● **Required action**
Each entry below must appear in the output exactly as written.

● **The records**

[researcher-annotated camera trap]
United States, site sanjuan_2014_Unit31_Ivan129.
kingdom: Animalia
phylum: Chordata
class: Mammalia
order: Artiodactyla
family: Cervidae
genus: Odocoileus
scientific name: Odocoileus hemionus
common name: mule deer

● **Output below**
[researcher-annotated camera trap]
United States, site sanjuan_2014_Unit31_Ivan129.
kingdom: Animalia
phylum: Chordata
class: Mammalia
order: Artiodactyla
family: Cervidae
genus: Odocoileus
scientific name: Odocoileus hemionus
common name: mule deer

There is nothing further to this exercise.